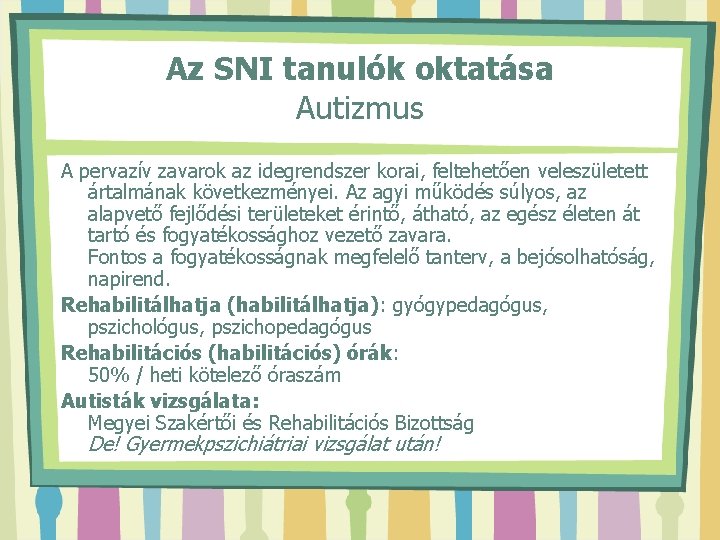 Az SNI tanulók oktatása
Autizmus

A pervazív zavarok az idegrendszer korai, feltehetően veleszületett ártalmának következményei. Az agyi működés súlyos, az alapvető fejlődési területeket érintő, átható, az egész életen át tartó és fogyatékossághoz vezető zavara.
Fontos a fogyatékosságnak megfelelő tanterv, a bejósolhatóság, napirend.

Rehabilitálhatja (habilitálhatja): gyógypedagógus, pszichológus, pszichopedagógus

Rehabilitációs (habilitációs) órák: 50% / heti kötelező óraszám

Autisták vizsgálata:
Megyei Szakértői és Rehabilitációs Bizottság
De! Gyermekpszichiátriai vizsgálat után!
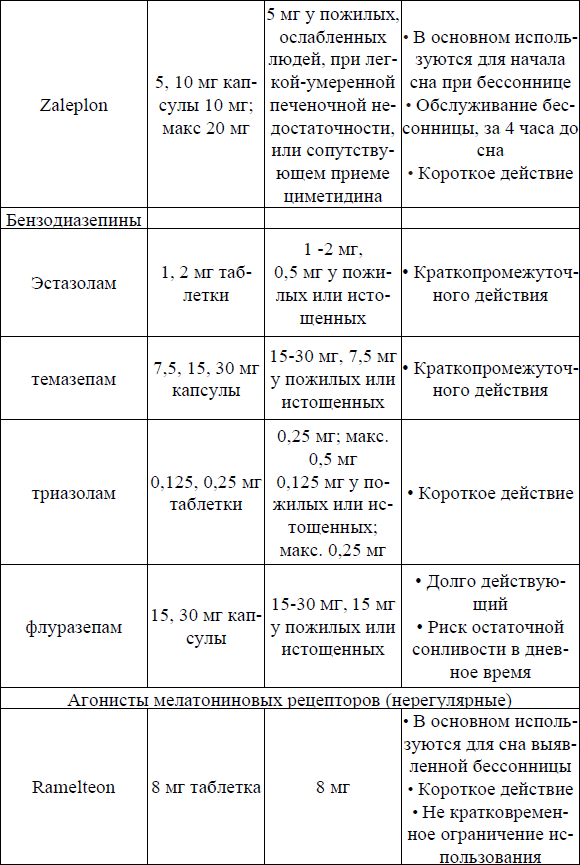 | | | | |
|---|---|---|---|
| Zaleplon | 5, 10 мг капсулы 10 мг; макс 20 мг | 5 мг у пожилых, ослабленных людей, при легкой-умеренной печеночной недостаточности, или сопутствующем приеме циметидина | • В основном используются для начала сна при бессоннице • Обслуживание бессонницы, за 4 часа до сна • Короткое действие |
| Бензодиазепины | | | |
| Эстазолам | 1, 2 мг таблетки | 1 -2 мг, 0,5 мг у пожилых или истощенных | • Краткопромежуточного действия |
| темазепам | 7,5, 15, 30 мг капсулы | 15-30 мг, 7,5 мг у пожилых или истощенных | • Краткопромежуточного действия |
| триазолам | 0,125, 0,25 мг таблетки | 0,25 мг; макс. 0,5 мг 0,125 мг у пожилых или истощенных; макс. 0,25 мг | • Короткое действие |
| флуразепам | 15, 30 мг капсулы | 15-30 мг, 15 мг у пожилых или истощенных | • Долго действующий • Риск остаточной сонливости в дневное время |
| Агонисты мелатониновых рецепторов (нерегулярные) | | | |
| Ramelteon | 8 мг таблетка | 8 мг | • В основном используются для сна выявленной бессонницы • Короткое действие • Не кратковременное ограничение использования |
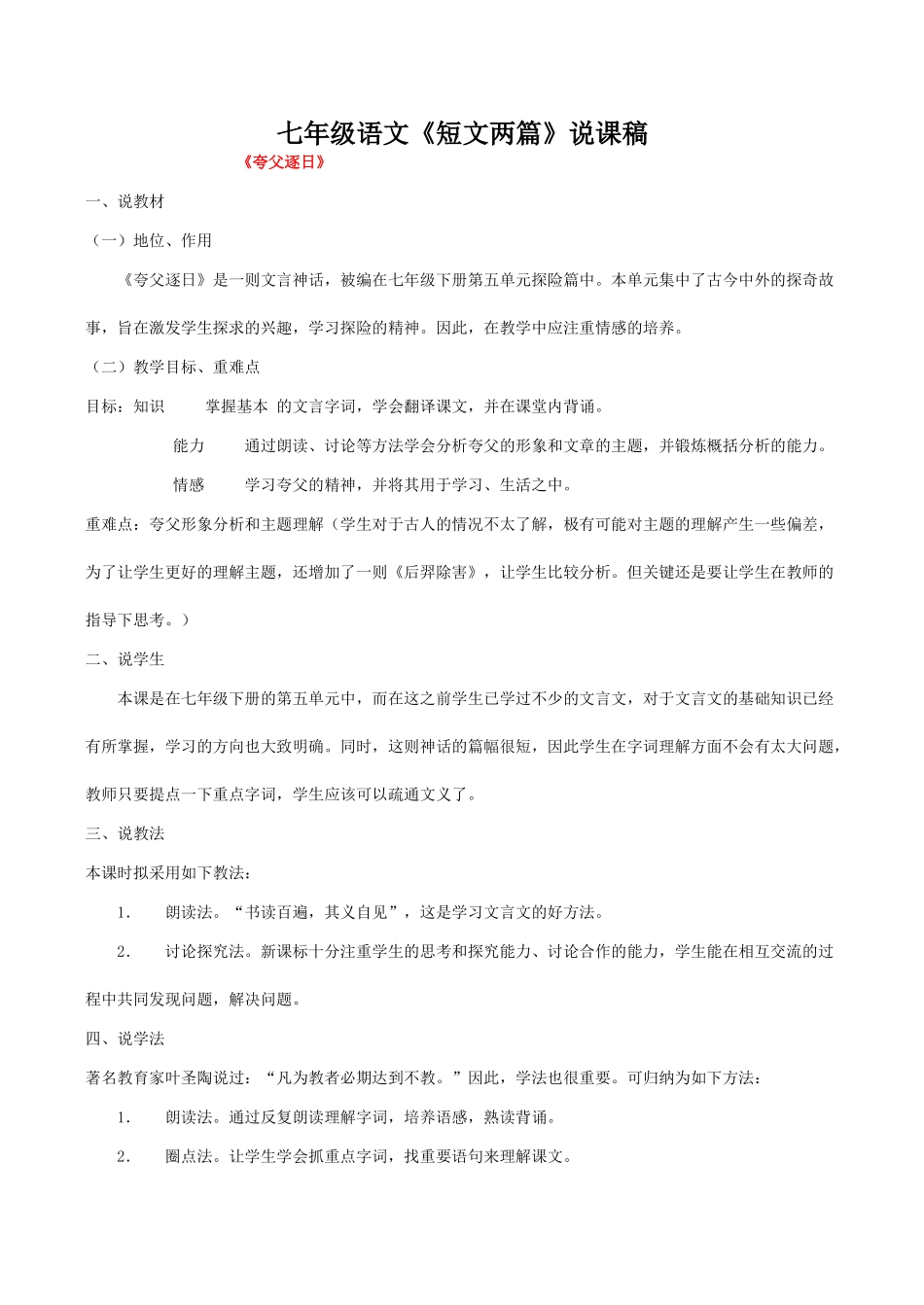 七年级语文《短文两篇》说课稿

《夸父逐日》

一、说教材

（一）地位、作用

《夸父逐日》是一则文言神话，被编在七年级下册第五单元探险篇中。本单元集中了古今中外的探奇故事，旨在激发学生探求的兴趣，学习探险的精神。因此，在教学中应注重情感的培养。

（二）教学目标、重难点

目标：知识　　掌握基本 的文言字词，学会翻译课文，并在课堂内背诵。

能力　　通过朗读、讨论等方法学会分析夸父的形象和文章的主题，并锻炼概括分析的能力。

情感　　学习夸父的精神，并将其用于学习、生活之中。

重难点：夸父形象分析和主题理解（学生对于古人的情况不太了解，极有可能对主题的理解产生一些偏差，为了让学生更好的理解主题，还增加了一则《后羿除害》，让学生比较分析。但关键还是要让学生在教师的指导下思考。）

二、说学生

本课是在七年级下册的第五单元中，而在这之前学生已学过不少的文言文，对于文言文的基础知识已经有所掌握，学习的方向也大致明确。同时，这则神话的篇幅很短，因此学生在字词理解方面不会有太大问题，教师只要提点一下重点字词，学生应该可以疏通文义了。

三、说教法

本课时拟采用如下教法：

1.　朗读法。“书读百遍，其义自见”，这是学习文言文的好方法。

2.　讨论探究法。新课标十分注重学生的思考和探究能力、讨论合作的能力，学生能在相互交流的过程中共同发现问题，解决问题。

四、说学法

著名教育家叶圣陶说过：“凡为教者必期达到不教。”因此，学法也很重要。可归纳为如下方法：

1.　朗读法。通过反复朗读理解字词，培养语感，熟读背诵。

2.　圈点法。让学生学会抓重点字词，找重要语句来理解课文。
....................
**Directions for this task:**
Collect every line above that contains the word "основном".

**Problem solution:**
| Zaleplon | 5, 10 мг капсулы 10 мг; макс 20 мг | 5 мг у пожилых, ослабленных людей, при легкой-умеренной печеночной недостаточности, или сопутствующем приеме циметидина | • В основном используются для начала сна при бессоннице • Обслуживание бессонницы, за 4 часа до сна • Короткое действие |
| Ramelteon | 8 мг таблетка | 8 мг | • В основном используются для сна выявленной бессонницы • Короткое действие • Не кратковременное ограничение использования |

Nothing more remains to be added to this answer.